I traveled alone for three years and I was never alone for a minute. Never. Because when you travel alone, you invite people to surround you and you learn. How else can you learn? When I lived in Argentina, if I saw an English speaker, whether it’s American or Australian or Kiwi, if I saw them coming, I went the other way. Not because I don’t love those people, but because I wanted to be surrounded by the people of Argentina. I wanted to only speak Spanish. I wanted only to learn Spanish. I wanted to only eat food that’s cooked by the lady at the corner store. I wanted to be in it. That experience is life changing.

So we weren’t going to find you at the Chili’s in Costa Rica?

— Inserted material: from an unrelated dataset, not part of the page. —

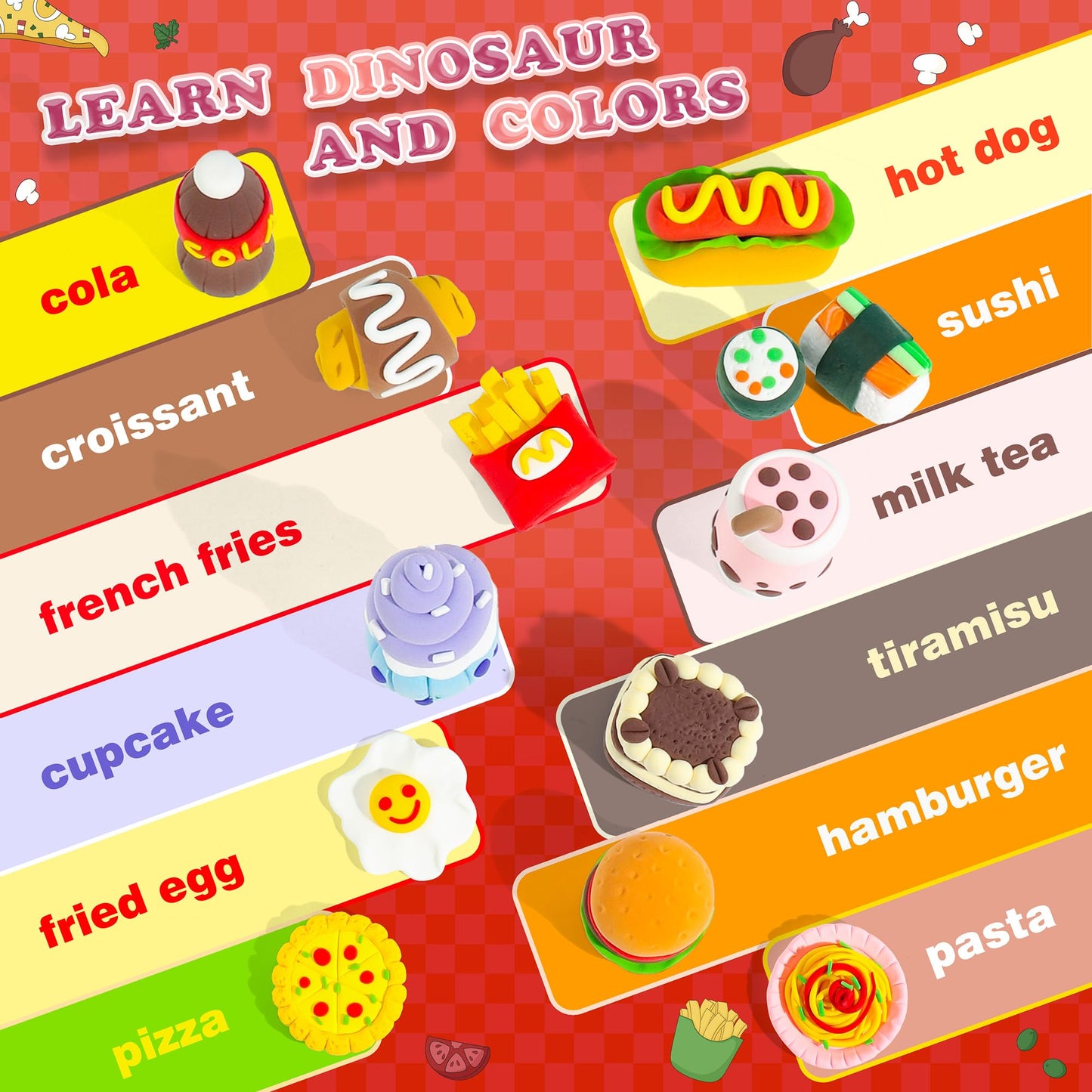 Air Dry Clay Kit - Food Toy Theme for Kids | Aestd-ST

No, you weren’t going to find me at the Chili’s in Costa Rica. And I’m pretty sure that I only went to the McDonald’s in Argentina because when you go to different McDonald’s in different countries, they have local fare and I just had to figure out their version of local fare.

Let’s close on this. Tell me about being in a rock band and how, if things had developed differently, you might’ve been in a group that rose to fame.

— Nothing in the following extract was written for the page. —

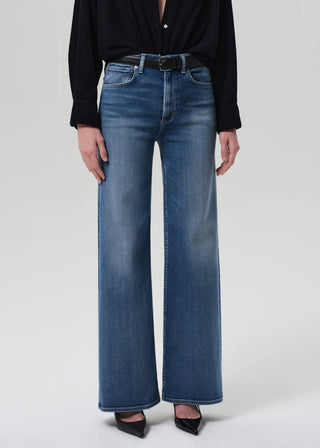 Citizens Of Humanity Lyra Long Wide Leg In Cooper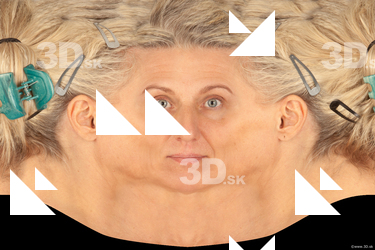 Female head texture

So, after I graduated from college, I got a phone call from one of my best friends from Tampa who had gone to Jesuit and we’ve been friends since sixth grade, and he said, “Hey, I’ve got this band out of Gainesville, Waterdog. Our lead singer left, and we tried a new lead singer and he’s not going to work out and we need a lead singer. Would you come here?” So, I packed up my truck and I moved to Gainesville, learned all the songs and we started touring for a year. The guitar player for that band and the original lead singer that had left after Waterdog stopped playing joined Ken and Andrew, and they formed Sister Hazel. And to this day, they’ve had a 20 or 30-year career.

I’ve seen Sister Hazel four or five times myself right here in Tampa.

They’re a great band and they’re great musicians and they’re still great friends and, and it’s wonderful to see people make a living with music, but I know how hard they work on the road and I don’t think I’d want to do that anymore. But I’m lucky, because I’ve had a band (Mo Family) here for 15 years and we still play on a regular basis. Starting in November, we’re going to be playing the first Saturday of every month across the street from my office at Hooch and Hive. We rehearse downstairs in one of my offices. So, I get the love of music, I get to go home to my own bed at night and I get to see my daughter. I’ve got everything I want.